New Left Review 86, March-April 2014
nancy fraser
BEHIND MARX’S HIDDEN ABODE
For an Expanded Conception of Capitalism
Capitalism is back! After decades in which the term could scarcely be found outside the writings of Marxian thinkers, commentators of varying stripes now worry openly about its sustainability, scholars from every school scramble to systematize criticisms of it and activists throughout the world mobilize in opposition to its practices. [*] These arguments were worked out in conversation with Rahel Jaeggi and will appear in our Crisis, Critique, Capitalism, forthcoming from Polity. Thanks to Blair Taylor for research assistance and to the Centre for Gender Studies (Cambridge), the Collège d’études mondiales, the Forschungskolleg Humanwissenschaften and the Centre for Advanced Studies ‘Justitia Amplificata’ for their support. Certainly, the return of ‘capitalism’ is a welcome development, a crystal-clear marker, if any were needed, of the depth of the present crisis—and of the pervasive hunger for a systematic account of it.

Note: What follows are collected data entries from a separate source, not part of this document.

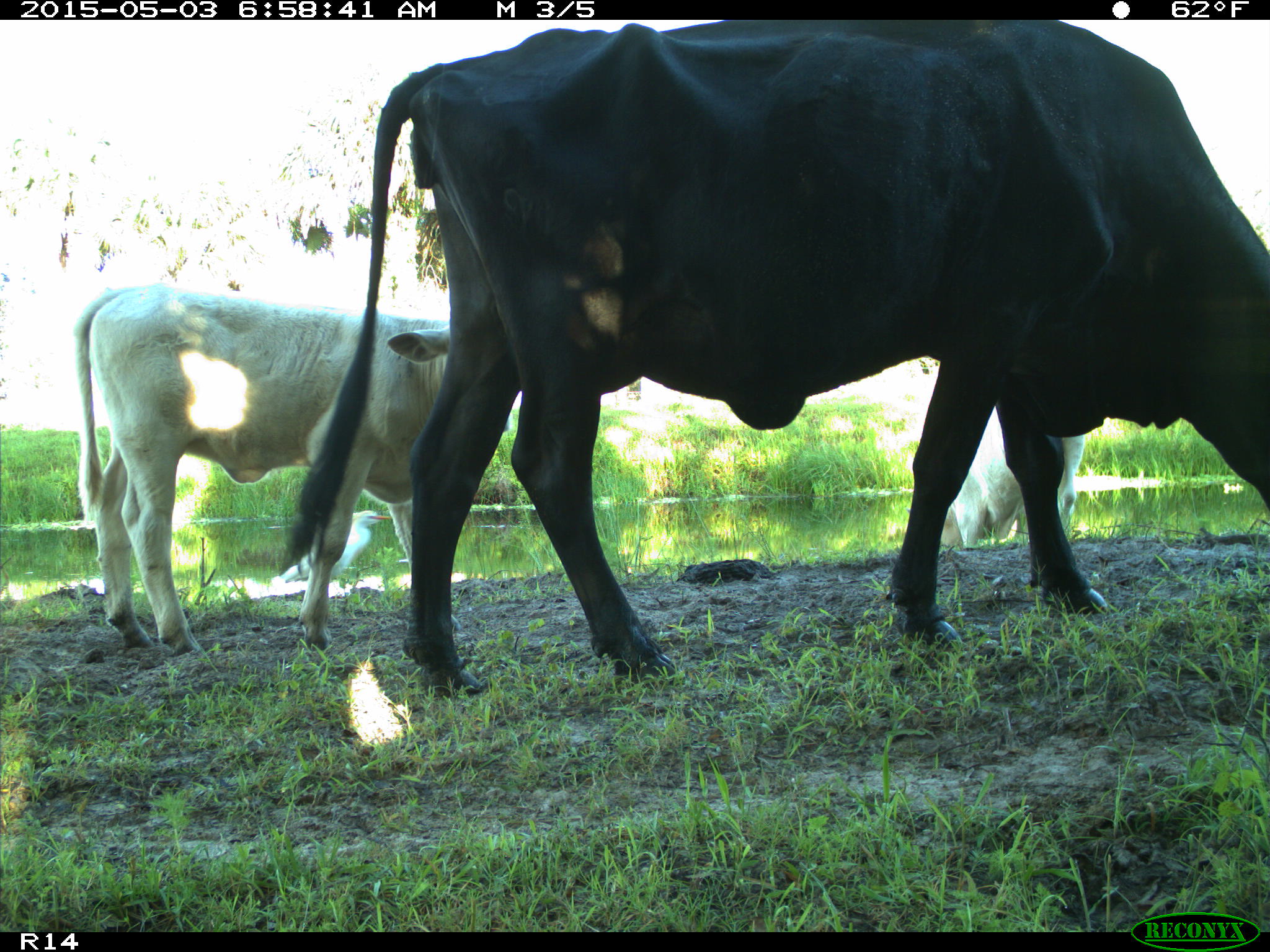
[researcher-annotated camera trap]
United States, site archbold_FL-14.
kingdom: Animalia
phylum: Chordata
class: Mammalia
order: Artiodactyla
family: Bovidae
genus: Bos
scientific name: Bos taurus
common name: domestic cow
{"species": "Bos taurus (domestic cow)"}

What all the talk about capitalism indicates, symptomatically, is a growing intuition that the heterogeneous ills—financial, economic, ecological, political, social—that surround us can be traced to a common root; and that reforms which fail to engage with the deep structural underpinnings of these ills are doomed to fail. Equally, the term’s renaissance signals the wish in many quarters for an analysis that could clarify the relations among the disparate social struggles of our time, an analysis that could foster the close cooperation, if not the full unification, of their most advanced, progressive currents in a counter-systemic bloc. The hunch that capitalism could supply the central category of such an analysis is on the mark.